# [Task goal]
Reproduce every one of the rows below verbatim, altering nothing.

Rows from a data collection
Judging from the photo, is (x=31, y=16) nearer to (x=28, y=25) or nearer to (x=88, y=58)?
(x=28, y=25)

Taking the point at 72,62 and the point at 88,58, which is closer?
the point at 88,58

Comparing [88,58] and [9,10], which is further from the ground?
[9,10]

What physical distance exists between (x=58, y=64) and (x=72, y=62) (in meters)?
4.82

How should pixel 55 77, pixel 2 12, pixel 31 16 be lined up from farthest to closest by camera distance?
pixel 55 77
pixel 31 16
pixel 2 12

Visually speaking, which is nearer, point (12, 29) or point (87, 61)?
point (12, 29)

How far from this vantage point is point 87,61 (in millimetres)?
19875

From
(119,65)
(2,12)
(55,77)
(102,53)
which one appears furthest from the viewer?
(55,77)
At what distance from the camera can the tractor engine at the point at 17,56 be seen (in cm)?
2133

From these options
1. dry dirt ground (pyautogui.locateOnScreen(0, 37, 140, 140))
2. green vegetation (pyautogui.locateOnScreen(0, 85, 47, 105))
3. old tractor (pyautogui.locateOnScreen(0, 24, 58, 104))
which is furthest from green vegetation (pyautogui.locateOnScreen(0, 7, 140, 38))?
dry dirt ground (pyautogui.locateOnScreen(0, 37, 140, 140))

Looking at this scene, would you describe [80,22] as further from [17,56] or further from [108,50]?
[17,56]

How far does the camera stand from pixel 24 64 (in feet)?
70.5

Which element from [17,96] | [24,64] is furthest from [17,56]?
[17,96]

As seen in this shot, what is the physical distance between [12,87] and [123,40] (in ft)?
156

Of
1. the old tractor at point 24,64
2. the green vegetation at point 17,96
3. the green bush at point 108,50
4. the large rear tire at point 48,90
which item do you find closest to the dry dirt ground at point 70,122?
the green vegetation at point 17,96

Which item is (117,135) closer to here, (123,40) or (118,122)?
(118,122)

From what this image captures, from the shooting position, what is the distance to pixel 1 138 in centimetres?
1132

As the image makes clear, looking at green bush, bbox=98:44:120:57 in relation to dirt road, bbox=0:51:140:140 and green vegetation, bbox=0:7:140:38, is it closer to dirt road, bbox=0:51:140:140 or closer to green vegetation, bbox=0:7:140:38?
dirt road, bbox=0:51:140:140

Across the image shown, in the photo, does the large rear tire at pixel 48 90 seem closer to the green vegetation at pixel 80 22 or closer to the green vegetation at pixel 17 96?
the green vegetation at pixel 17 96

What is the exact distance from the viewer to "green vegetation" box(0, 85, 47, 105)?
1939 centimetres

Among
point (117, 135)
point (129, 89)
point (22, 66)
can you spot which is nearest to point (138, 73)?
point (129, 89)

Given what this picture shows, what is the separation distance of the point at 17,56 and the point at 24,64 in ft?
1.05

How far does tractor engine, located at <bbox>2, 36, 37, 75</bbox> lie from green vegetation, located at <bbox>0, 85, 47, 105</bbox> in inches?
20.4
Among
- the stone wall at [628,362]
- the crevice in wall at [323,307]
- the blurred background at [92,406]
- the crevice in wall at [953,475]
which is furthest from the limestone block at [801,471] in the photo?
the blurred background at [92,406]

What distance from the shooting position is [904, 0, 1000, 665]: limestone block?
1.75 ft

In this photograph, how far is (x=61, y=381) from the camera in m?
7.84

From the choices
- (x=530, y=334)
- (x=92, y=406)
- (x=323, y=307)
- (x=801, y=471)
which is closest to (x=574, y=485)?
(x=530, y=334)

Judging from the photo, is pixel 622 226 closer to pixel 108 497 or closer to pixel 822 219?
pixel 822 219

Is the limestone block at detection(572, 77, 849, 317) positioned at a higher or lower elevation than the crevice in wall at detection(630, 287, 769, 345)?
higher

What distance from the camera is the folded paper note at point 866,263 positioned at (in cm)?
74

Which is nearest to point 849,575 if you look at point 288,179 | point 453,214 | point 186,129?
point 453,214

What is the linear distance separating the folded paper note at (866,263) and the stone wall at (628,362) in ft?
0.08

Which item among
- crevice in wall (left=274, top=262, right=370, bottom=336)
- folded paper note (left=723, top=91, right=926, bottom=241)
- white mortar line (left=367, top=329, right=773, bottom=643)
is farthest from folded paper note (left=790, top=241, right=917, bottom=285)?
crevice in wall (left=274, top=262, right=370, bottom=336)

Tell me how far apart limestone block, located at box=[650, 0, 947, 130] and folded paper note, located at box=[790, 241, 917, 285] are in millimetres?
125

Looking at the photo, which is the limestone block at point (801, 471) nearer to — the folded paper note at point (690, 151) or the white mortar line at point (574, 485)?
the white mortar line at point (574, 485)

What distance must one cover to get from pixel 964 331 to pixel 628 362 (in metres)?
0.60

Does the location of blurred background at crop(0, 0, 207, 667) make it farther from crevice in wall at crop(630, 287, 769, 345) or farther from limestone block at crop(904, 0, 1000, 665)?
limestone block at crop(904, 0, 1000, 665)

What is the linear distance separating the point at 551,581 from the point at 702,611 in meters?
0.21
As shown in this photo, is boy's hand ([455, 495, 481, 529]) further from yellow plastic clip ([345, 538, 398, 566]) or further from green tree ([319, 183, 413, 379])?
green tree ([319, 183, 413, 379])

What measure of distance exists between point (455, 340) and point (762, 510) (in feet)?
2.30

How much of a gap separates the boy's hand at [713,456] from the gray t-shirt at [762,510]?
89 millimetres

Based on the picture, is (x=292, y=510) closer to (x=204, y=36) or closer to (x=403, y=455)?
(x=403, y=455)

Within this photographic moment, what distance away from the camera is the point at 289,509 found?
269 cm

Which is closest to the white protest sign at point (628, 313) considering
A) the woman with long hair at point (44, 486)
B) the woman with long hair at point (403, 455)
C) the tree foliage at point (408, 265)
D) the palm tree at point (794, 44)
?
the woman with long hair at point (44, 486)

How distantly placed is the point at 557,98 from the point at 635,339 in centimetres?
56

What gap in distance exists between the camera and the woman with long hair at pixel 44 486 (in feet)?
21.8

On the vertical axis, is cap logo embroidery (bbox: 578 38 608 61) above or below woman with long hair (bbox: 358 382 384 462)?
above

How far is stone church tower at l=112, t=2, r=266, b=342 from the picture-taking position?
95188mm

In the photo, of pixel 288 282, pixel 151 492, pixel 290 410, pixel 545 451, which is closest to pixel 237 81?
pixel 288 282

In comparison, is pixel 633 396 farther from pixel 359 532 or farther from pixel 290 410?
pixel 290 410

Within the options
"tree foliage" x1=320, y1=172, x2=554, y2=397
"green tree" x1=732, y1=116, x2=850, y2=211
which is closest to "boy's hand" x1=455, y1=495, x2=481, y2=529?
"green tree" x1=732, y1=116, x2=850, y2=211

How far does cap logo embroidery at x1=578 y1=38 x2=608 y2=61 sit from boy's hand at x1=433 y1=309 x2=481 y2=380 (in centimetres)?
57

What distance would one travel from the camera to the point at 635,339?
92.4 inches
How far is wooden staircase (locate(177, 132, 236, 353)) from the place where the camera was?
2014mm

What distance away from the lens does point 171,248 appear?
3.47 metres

# [Reply to the exercise]
Judging from the photo, is (x=31, y=16) nearer to (x=28, y=25) or nearer to (x=88, y=58)?
(x=28, y=25)

Taking the point at 72,62 and the point at 88,58, which is closer?
the point at 88,58

Comparing [88,58] and [9,10], which is further from the ground?
[9,10]

What physical distance exists between (x=58, y=64) and (x=72, y=62) (in meters)?
4.82

How should pixel 55 77, pixel 2 12, pixel 31 16 be lined up from farthest to closest by camera distance?
pixel 55 77
pixel 31 16
pixel 2 12

Visually speaking, which is nearer, point (12, 29) or point (87, 61)?
point (12, 29)

How far from this vantage point is point 87,61 (in millimetres)?
19875

From
(119,65)
(2,12)
(55,77)
(102,53)
which one appears furthest from the viewer?
(55,77)
At what distance from the camera can the tractor engine at the point at 17,56 be seen (in cm)?
2133

From these options
1. dry dirt ground (pyautogui.locateOnScreen(0, 37, 140, 140))
2. green vegetation (pyautogui.locateOnScreen(0, 85, 47, 105))
3. old tractor (pyautogui.locateOnScreen(0, 24, 58, 104))
which is furthest from green vegetation (pyautogui.locateOnScreen(0, 7, 140, 38))?
dry dirt ground (pyautogui.locateOnScreen(0, 37, 140, 140))

Looking at this scene, would you describe [80,22] as further from [17,56] or further from [108,50]?
[17,56]

How far does the camera stand from pixel 24 64 (in feet)?
70.5

Which element from [17,96] | [24,64] is furthest from [17,56]?
[17,96]

As seen in this shot, what is the physical distance between [12,87] and [123,40] (in ft)?
156

Of
1. the old tractor at point 24,64
2. the green vegetation at point 17,96
3. the green bush at point 108,50
4. the large rear tire at point 48,90
which item do you find closest to the dry dirt ground at point 70,122?
the green vegetation at point 17,96

Which item is (117,135) closer to here, (123,40) or (118,122)?
(118,122)

From what this image captures, from the shooting position, what is the distance to pixel 1 138 in centimetres?
1132

As the image makes clear, looking at green bush, bbox=98:44:120:57 in relation to dirt road, bbox=0:51:140:140 and green vegetation, bbox=0:7:140:38, is it closer to dirt road, bbox=0:51:140:140 or closer to green vegetation, bbox=0:7:140:38?
dirt road, bbox=0:51:140:140

Across the image shown, in the photo, does the large rear tire at pixel 48 90 seem closer to the green vegetation at pixel 80 22 or closer to the green vegetation at pixel 17 96?
the green vegetation at pixel 17 96

What is the exact distance from the viewer to "green vegetation" box(0, 85, 47, 105)?
1939 centimetres

Among
point (117, 135)
point (129, 89)
point (22, 66)
can you spot which is nearest to point (138, 73)?
point (129, 89)

Given what this picture shows, what is the separation distance of the point at 17,56 and the point at 24,64 in ft?
1.05

How far does tractor engine, located at <bbox>2, 36, 37, 75</bbox> lie from green vegetation, located at <bbox>0, 85, 47, 105</bbox> in inches?
20.4
Among
- the stone wall at [628,362]
- the crevice in wall at [323,307]
- the blurred background at [92,406]
- the crevice in wall at [953,475]
which is furthest from the limestone block at [801,471] in the photo?
the blurred background at [92,406]

What distance from the shooting position is [904, 0, 1000, 665]: limestone block?
1.75 ft

In this photograph, how far is (x=61, y=381) from the camera in m?
7.84

From the choices
- (x=530, y=334)
- (x=92, y=406)
- (x=323, y=307)
- (x=801, y=471)
which is closest to (x=574, y=485)?
(x=530, y=334)

Judging from the photo, is pixel 622 226 closer to pixel 108 497 or closer to pixel 822 219?
pixel 822 219

Is the limestone block at detection(572, 77, 849, 317) positioned at a higher or lower elevation than the crevice in wall at detection(630, 287, 769, 345)?
higher

What distance from the camera is the folded paper note at point 866,263 positioned at (in cm)?
74

Which is nearest to point 849,575 if you look at point 288,179 | point 453,214 | point 186,129?
point 453,214

What is the linear distance separating the folded paper note at (866,263) and the stone wall at (628,362) in ft?
0.08

Which item among
- crevice in wall (left=274, top=262, right=370, bottom=336)
- folded paper note (left=723, top=91, right=926, bottom=241)
- white mortar line (left=367, top=329, right=773, bottom=643)
is farthest from folded paper note (left=790, top=241, right=917, bottom=285)?
crevice in wall (left=274, top=262, right=370, bottom=336)

Tell me how far apart limestone block, located at box=[650, 0, 947, 130] and folded paper note, located at box=[790, 241, 917, 285] are in millimetres?
125

Looking at the photo, which is the limestone block at point (801, 471) nearer to — the folded paper note at point (690, 151) or the white mortar line at point (574, 485)?
the white mortar line at point (574, 485)

What distance must one cover to get from pixel 964 331 to pixel 628 362 (in metres)?
0.60

Does the location of blurred background at crop(0, 0, 207, 667) make it farther from crevice in wall at crop(630, 287, 769, 345) or farther from limestone block at crop(904, 0, 1000, 665)?
limestone block at crop(904, 0, 1000, 665)

What is the linear distance separating the point at 551,581 from the point at 702,611 in meters?
0.21
As shown in this photo, is boy's hand ([455, 495, 481, 529]) further from yellow plastic clip ([345, 538, 398, 566]) or further from green tree ([319, 183, 413, 379])?
green tree ([319, 183, 413, 379])

What measure of distance exists between point (455, 340) and point (762, 510) (in feet)?
2.30

How much of a gap separates the boy's hand at [713,456] from the gray t-shirt at [762,510]?
89 millimetres

Based on the picture, is (x=292, y=510) closer to (x=204, y=36) or closer to (x=403, y=455)?
(x=403, y=455)

Within this photographic moment, what distance away from the camera is the point at 289,509 found?
269 cm

Which is closest to the white protest sign at point (628, 313) considering
A) the woman with long hair at point (44, 486)
B) the woman with long hair at point (403, 455)
C) the tree foliage at point (408, 265)
D) the palm tree at point (794, 44)
?
the woman with long hair at point (44, 486)

How distantly placed is the point at 557,98 from the point at 635,339 in centimetres?
56

What gap in distance exists between the camera and the woman with long hair at pixel 44 486 (in feet)?
21.8

On the vertical axis, is cap logo embroidery (bbox: 578 38 608 61) above or below woman with long hair (bbox: 358 382 384 462)?
above

How far is stone church tower at l=112, t=2, r=266, b=342 from the picture-taking position?
95188mm

In the photo, of pixel 288 282, pixel 151 492, pixel 290 410, pixel 545 451, which is closest to pixel 237 81?
pixel 288 282

In comparison, is pixel 633 396 farther from pixel 359 532 or farther from pixel 290 410?
pixel 290 410

Within the options
"tree foliage" x1=320, y1=172, x2=554, y2=397
"green tree" x1=732, y1=116, x2=850, y2=211
which is closest to "boy's hand" x1=455, y1=495, x2=481, y2=529?
"green tree" x1=732, y1=116, x2=850, y2=211

How far does cap logo embroidery at x1=578 y1=38 x2=608 y2=61 sit from boy's hand at x1=433 y1=309 x2=481 y2=380 (in centimetres)?
57

What distance would one travel from the camera to the point at 635,339?
92.4 inches
How far is wooden staircase (locate(177, 132, 236, 353)) from the place where the camera was?
2014mm

What distance away from the lens does point 171,248 appear?
3.47 metres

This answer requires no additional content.